* [Work item]:
What you return should be exactly the lines from the one containing "2020年2月15日0时至12时山东省新型冠状病毒肺炎疫情情况" down to the final line of the listing, with nothing else.

(Recorded data begins)

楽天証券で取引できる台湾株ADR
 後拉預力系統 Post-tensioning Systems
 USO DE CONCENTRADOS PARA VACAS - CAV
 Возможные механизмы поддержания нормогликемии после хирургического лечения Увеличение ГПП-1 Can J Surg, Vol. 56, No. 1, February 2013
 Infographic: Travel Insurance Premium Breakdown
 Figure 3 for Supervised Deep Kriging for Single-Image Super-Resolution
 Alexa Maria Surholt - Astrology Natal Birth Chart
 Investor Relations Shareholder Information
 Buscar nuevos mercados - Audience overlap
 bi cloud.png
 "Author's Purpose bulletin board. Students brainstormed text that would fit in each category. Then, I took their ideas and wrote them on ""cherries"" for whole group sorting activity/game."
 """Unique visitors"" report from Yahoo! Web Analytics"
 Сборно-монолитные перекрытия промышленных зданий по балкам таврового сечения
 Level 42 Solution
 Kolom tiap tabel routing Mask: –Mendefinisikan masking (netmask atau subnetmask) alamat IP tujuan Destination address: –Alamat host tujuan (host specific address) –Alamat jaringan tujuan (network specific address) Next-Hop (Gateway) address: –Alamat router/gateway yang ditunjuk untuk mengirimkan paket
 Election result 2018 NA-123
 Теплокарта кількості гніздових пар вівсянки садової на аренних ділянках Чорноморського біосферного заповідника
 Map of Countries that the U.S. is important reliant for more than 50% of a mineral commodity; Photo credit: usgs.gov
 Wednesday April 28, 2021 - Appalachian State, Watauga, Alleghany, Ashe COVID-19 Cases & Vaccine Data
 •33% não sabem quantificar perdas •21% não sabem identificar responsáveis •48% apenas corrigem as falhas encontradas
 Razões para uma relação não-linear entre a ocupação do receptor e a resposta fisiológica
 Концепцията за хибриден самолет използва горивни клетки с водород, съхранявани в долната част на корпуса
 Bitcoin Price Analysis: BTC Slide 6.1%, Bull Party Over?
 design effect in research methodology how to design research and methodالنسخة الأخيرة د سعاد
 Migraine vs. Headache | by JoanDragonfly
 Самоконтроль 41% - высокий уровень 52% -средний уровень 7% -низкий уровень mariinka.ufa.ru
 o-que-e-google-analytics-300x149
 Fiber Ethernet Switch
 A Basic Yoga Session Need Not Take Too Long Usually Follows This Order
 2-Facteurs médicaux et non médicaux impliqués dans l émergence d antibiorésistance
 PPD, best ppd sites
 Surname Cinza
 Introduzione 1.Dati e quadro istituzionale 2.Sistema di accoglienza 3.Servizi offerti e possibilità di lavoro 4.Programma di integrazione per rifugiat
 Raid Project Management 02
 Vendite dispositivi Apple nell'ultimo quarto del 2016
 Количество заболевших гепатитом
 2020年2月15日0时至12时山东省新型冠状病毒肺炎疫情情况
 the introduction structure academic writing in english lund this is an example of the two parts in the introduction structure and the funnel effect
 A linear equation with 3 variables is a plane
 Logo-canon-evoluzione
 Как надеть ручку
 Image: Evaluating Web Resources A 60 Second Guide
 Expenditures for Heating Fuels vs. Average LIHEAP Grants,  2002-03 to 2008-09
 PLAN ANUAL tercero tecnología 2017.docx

(Recorded data ends)

* [Output]:
 2020年2月15日0时至12时山东省新型冠状病毒肺炎疫情情况
 the introduction structure academic writing in english lund this is an example of the two parts in the introduction structure and the funnel effect
 A linear equation with 3 variables is a plane
 Logo-canon-evoluzione
 Как надеть ручку
 Image: Evaluating Web Resources A 60 Second Guide
 Expenditures for Heating Fuels vs. Average LIHEAP Grants,  2002-03 to 2008-09
 PLAN ANUAL tercero tecnología 2017.docx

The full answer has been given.